07 October 2005

Rememberin' Sam

How time changes things. It used to be I'd feel guilty for not posting once a month. Now 10 days go by, and I start wondering why I'm ignoring the ol' blog. Not that I think I've got a devoted daily readership, but it's nice to know that folks who do drop by get a new experience with each visit.

Things haven't been all sunshine and roses lately. My great-uncle Sam Bushman passed away almost 2 weeks ago. We found out he'd been admitted to the hospital on Saturday 9/24 after pretty much not eating for two weeks.

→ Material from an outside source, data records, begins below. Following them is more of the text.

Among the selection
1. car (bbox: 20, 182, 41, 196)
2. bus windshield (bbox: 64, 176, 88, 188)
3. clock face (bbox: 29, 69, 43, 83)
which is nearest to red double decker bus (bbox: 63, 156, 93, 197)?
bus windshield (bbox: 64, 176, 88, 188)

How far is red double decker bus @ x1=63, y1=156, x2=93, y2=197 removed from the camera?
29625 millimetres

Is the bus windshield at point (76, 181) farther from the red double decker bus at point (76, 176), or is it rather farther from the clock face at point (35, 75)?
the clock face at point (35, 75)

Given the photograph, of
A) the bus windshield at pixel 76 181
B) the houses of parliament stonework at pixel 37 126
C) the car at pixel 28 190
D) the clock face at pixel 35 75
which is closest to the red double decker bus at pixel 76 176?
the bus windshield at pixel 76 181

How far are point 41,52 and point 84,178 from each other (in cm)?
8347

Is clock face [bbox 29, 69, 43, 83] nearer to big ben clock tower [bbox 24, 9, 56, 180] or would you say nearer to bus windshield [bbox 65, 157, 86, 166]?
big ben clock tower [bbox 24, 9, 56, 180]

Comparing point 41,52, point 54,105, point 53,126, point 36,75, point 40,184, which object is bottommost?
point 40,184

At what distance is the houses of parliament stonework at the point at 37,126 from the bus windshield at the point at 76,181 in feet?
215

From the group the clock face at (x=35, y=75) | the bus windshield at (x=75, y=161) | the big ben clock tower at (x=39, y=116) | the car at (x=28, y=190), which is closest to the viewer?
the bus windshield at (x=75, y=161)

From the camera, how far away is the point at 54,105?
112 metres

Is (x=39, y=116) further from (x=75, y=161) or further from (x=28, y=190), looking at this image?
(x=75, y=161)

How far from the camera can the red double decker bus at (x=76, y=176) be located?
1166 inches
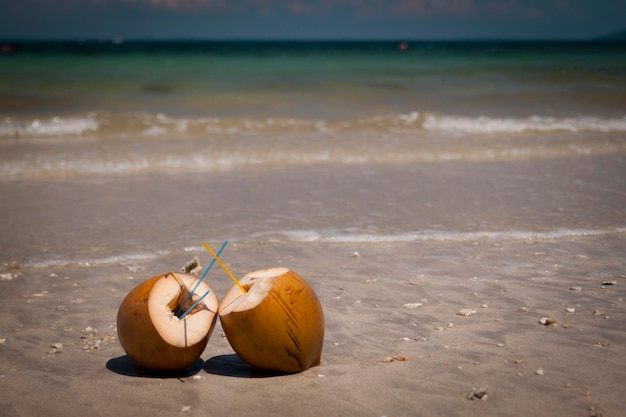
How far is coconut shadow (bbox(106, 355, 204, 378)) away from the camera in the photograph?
150 inches

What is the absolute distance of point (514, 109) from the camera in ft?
65.6

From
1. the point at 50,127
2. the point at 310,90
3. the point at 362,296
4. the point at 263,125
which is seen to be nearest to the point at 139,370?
the point at 362,296

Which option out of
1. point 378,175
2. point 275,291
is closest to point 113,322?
point 275,291

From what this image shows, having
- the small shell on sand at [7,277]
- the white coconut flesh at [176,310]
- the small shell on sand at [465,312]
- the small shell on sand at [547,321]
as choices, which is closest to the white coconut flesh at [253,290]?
the white coconut flesh at [176,310]

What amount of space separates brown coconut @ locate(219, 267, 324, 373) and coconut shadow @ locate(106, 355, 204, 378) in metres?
0.34

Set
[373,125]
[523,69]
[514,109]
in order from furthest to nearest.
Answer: [523,69] < [514,109] < [373,125]

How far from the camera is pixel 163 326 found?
3646mm

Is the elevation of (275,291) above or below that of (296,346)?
above

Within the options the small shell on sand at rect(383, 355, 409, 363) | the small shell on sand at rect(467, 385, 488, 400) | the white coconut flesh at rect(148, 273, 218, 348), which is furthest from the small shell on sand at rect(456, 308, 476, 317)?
the white coconut flesh at rect(148, 273, 218, 348)

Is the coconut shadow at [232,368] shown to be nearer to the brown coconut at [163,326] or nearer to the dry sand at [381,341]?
the dry sand at [381,341]

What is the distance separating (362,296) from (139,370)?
6.11 ft

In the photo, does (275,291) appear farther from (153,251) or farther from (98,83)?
(98,83)

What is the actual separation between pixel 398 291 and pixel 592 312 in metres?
1.32

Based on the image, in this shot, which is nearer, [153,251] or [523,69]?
[153,251]
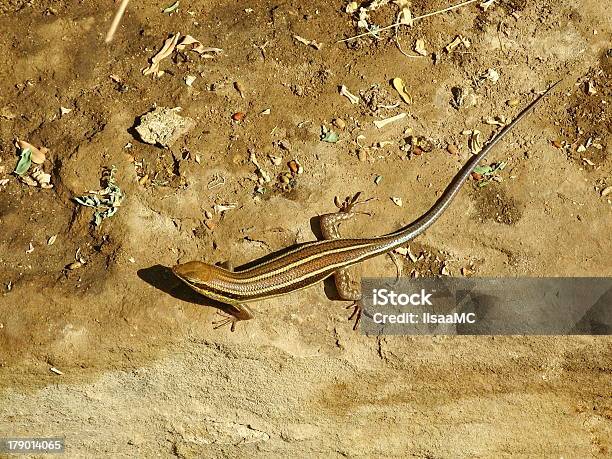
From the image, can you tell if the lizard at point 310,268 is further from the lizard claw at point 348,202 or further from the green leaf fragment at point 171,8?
the green leaf fragment at point 171,8

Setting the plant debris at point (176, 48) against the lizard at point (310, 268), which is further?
the plant debris at point (176, 48)

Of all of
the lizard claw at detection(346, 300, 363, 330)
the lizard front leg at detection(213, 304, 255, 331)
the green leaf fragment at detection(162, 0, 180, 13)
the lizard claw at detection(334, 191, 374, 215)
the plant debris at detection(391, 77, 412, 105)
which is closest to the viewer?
the lizard front leg at detection(213, 304, 255, 331)

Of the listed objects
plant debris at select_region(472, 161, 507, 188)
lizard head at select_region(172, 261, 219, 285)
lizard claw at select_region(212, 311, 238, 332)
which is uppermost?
plant debris at select_region(472, 161, 507, 188)

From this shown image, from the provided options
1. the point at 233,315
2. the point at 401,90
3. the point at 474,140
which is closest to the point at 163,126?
the point at 233,315

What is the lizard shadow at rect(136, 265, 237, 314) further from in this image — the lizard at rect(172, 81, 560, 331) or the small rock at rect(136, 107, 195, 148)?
the small rock at rect(136, 107, 195, 148)

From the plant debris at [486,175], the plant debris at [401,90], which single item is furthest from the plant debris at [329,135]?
the plant debris at [486,175]

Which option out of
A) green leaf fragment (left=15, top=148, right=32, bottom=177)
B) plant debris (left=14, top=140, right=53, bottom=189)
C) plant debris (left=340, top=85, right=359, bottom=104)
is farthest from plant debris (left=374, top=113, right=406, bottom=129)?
green leaf fragment (left=15, top=148, right=32, bottom=177)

He was in the late stages of throat cancer and could barely speak. He wasn't conscious when we came to see him the next day, but it was nice to say goodbye while he was still breathing. He lived long enough to catch the entire Eagles-Raiders game, including the thrilling finish when David Akers kicked through the winning field goal with a torn hammy.

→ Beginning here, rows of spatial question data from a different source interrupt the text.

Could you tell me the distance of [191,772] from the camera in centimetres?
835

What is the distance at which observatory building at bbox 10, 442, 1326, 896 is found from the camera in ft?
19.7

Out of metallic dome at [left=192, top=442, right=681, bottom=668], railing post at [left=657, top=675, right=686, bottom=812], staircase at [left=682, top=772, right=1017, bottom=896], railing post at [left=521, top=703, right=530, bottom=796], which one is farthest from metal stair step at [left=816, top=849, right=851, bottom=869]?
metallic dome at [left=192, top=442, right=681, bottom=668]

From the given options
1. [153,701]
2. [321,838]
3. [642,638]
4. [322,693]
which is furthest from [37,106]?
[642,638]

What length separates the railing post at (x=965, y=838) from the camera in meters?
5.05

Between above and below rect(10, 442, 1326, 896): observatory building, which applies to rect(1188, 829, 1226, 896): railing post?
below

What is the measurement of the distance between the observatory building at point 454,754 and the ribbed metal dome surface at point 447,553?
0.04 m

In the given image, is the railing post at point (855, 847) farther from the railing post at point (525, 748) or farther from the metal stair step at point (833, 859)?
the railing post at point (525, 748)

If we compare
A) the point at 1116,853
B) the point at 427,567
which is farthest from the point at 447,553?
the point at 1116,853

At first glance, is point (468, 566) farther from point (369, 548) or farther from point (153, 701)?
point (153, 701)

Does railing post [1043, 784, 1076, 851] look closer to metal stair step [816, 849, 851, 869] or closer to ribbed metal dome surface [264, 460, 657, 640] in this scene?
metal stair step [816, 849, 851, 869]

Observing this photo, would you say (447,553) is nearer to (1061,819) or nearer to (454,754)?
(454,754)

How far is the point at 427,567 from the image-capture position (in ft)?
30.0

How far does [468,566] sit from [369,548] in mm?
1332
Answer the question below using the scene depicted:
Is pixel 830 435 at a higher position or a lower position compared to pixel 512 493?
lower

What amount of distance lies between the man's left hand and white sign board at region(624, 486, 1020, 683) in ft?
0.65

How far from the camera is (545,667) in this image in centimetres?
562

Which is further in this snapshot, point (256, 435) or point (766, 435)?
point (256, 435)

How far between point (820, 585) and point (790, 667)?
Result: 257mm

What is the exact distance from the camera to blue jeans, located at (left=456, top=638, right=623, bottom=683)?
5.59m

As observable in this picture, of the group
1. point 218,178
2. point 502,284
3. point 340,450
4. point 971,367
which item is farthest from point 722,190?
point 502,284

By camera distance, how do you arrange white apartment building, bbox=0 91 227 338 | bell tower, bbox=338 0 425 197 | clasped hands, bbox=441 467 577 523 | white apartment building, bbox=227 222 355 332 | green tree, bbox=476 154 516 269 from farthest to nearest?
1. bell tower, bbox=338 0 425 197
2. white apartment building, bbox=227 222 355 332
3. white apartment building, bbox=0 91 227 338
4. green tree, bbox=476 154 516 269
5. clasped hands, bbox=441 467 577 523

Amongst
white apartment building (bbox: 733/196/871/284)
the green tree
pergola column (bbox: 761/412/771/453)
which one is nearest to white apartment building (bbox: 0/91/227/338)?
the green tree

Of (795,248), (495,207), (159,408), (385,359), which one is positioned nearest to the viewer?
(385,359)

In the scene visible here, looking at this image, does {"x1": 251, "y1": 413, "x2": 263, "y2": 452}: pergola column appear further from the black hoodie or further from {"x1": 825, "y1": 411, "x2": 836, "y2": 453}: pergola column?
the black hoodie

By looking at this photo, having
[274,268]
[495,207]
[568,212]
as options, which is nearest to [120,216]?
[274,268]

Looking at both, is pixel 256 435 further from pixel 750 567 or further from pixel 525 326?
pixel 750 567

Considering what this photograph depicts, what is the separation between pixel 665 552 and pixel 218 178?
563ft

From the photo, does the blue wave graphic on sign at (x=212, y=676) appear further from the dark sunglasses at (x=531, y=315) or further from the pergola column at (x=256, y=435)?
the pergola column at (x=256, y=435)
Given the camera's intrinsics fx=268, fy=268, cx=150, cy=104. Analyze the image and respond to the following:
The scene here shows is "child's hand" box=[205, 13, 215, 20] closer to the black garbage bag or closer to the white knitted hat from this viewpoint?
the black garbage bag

Sam was one of the original old-school press agents in Philadelphia. He worked pretty much up until the end, at 91, on his old manual typewriter. His passing got mentions in both the Daily News and The Philadelphia Inquirer. Here's Inquirer blogger Dan Rubin's piece on his passing.

Neat stuff, but I only knew about it all peripherally. Sam and my late grandfather, Lester, weren't very close despite their proximity. I saw Sam once a year or so at Passover or Rosh Hashanah. I was one of the chuppah holders at his wedding to Brenda Freedman (who attended high school with my father). Sam talked about his work as much as Grandpa Les showed off his artwork, which is to say never. He was always more interested in what his nephews and nieces were doing with their lives.

At the funeral, I found out that he had been very close with Brenda's nieces (given Sam and Brenda's age disparity, this wasn't too surprising), but it was very strange to hear tales told about an uncle that I didn't really know. Strange in a good way, that is. I felt a little guilty sitting in one of the dozen or so "mourner's chairs" when these folks who knew the man so much better than I were standing. I wish I'd had longer to talk to the nieces, but I had to get Howie back to the airport. Perhaps another time.